Right Angle Triangle – Definition – Formula – Properties
Right Angle Triangle – Definition – Formula – Properties
What is a Right Angle Triangle?
A right angle triangle is a type of triangle. A right angle triangle plays an important role in trigonometry.
A triangle in which one of the interior angle is 90º or a right angle is a right triangle.
Right Triangle Definition:
When an angle of a triangle is 90º or right angle and the other two angles are acute angles, then the triangle, is called a right angle triangle or simply right triangle.
In above figure, triangle ABC is a right triangle, ∠BAC is a right angle, AB is the base of the triangle, AC is the height of the triangle and BC is the hypotenuse of the triangle.
The longest side of the right triangle, which is also the side opposite to the right angle, is the hypotenuse and other two sides of the right triangle are the height and the base.
Right Angle Triangle Formula
The great Greek philosopher, Pythagoras, invent an important formula for a right triangle, it was named after him as Pythagoras Theorem.
The formula states that in a right triangle, the square of the hypotenuse is equal to the sum of the squares of the other two sides.
Right triangle formula can be represented as,
The square of the hypotenuse is equal to the sum of the square of the base and the square of the height.

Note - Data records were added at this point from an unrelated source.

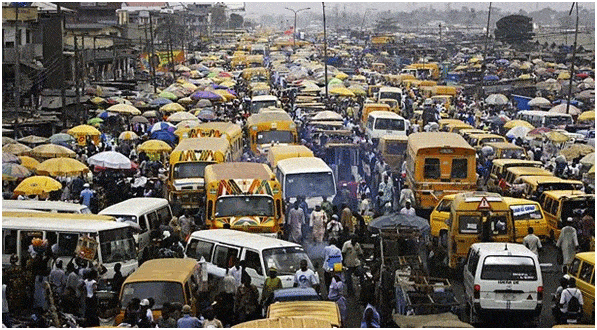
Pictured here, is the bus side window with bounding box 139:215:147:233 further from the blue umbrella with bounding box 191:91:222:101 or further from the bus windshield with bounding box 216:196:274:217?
the blue umbrella with bounding box 191:91:222:101

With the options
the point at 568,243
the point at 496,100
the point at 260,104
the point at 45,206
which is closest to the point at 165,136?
the point at 45,206

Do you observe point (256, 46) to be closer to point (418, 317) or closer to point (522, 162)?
point (522, 162)

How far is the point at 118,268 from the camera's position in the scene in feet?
51.0

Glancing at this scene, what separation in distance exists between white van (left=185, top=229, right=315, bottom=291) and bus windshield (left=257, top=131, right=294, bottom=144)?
44.5ft

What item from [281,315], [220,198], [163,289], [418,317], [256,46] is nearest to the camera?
[281,315]

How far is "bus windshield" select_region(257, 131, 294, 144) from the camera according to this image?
30531 millimetres

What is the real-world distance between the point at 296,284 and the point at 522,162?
480 inches

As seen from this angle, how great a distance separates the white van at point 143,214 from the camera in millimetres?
19328

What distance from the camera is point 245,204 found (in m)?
19.1

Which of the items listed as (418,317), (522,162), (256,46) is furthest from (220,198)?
(256,46)

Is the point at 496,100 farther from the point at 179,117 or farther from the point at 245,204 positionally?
the point at 245,204

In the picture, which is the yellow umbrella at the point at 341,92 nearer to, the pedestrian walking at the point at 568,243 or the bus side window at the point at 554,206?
the bus side window at the point at 554,206

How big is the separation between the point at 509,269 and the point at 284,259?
327 centimetres

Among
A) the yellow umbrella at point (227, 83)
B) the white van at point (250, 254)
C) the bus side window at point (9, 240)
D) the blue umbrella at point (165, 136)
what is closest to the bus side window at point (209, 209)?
the white van at point (250, 254)
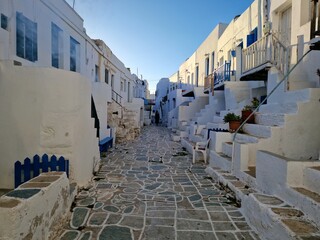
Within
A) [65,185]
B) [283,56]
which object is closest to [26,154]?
[65,185]

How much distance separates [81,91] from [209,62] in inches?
672

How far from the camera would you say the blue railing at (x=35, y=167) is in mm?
4383

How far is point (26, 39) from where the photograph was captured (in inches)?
277

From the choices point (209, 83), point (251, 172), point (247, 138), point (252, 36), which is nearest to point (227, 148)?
point (247, 138)

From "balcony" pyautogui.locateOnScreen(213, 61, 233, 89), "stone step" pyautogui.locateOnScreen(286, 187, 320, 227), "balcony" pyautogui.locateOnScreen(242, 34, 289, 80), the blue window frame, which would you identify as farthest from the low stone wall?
the blue window frame

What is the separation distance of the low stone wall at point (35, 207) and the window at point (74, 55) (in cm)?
793

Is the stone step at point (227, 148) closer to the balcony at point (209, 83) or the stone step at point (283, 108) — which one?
the stone step at point (283, 108)

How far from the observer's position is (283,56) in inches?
309

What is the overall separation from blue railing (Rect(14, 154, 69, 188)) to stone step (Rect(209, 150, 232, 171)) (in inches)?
151

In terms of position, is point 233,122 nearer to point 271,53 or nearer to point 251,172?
point 251,172

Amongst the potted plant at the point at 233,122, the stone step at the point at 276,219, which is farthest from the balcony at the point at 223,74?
the stone step at the point at 276,219

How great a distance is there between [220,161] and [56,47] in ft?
24.3

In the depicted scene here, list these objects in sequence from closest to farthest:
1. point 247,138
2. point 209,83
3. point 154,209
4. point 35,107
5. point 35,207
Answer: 1. point 35,207
2. point 154,209
3. point 35,107
4. point 247,138
5. point 209,83

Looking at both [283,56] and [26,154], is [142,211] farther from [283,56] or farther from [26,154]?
[283,56]
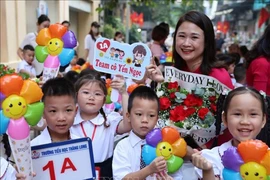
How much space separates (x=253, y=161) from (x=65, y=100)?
119 cm

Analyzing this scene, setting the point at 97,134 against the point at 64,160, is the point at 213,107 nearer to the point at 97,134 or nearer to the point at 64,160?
the point at 97,134

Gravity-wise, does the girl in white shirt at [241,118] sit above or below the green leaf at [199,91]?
below

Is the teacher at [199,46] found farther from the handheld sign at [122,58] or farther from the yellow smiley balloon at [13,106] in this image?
the yellow smiley balloon at [13,106]

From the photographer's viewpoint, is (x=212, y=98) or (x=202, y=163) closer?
(x=202, y=163)

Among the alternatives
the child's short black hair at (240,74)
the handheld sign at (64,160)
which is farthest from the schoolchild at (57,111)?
the child's short black hair at (240,74)

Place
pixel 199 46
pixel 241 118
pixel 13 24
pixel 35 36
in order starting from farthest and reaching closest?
pixel 13 24
pixel 35 36
pixel 199 46
pixel 241 118

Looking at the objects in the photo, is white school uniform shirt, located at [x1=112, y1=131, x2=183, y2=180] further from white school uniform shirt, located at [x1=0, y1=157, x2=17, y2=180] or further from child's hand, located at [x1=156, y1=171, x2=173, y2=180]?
white school uniform shirt, located at [x1=0, y1=157, x2=17, y2=180]

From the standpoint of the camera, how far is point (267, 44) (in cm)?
291

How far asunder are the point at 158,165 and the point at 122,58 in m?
0.97

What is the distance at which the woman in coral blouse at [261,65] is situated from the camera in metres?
2.86

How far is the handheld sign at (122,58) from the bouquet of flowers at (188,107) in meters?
0.34

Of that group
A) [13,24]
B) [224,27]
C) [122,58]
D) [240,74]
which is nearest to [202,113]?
[122,58]

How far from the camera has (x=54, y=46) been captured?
295cm

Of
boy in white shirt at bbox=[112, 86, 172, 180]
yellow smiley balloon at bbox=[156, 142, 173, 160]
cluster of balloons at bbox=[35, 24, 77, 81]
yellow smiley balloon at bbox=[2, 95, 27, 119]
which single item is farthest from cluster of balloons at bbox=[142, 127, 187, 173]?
cluster of balloons at bbox=[35, 24, 77, 81]
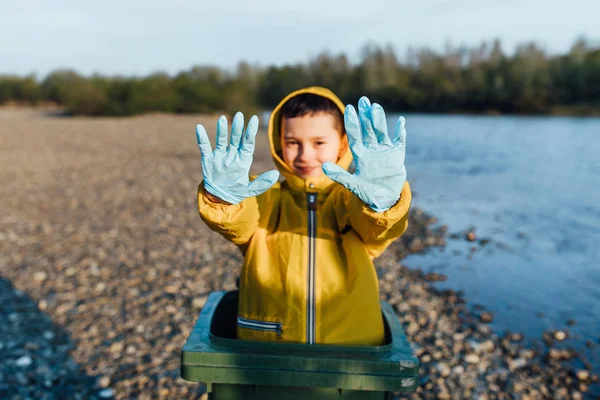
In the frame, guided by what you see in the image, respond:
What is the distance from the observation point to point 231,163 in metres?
1.77

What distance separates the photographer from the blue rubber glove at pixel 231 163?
1.76m

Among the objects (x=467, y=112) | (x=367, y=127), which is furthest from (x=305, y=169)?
(x=467, y=112)

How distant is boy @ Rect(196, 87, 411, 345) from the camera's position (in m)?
1.71

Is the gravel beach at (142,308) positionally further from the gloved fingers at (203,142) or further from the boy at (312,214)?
the gloved fingers at (203,142)

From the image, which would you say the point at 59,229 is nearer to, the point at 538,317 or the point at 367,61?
the point at 538,317

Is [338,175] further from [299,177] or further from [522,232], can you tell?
[522,232]

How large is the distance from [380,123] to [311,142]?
0.58m

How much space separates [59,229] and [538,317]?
6.23 meters

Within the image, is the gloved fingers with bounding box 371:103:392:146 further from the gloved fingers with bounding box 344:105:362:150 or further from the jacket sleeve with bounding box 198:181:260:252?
the jacket sleeve with bounding box 198:181:260:252

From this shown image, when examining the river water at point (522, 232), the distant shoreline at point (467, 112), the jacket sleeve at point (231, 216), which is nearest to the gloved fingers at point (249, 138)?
the jacket sleeve at point (231, 216)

(Hypotenuse)² = (Base)² + (Height)²
Right Angle Triangle Area.
The formula to find the area of a right triangle is given by
Area (A) = (1/2 x Base X Height) square units.
Height = Perpendicular
Right Angle Triangle Properties
Some important properties of a right triangle are listed below.
A right triangle has one angle is always 90 or right angle.
The side opposite angle of 90 is called the hypotenuse.
The sum of the other two interior angles is equal to 90.
The hypotenuse is always the longest side of the triangle.
The other two sides adjacent to the right angle are called base and perpendicular.
A right triangle cannot have any obtuse angle.
The angles other than right angle must be acute angles, (less than 90). the circumcircle of the right triangle passes through all three vertices and the radius of this circle is equal to half of the length of the hypotenuse.
Perimeter of a right triangle
Perimeter of a right triangle is the sum of the measures of all three sides.
It is the sum of base, height and hypotenuse of the right triangle.
In above figure, the perimeter of the right triangle is equal to the sum of the sides (AB + BC + AC)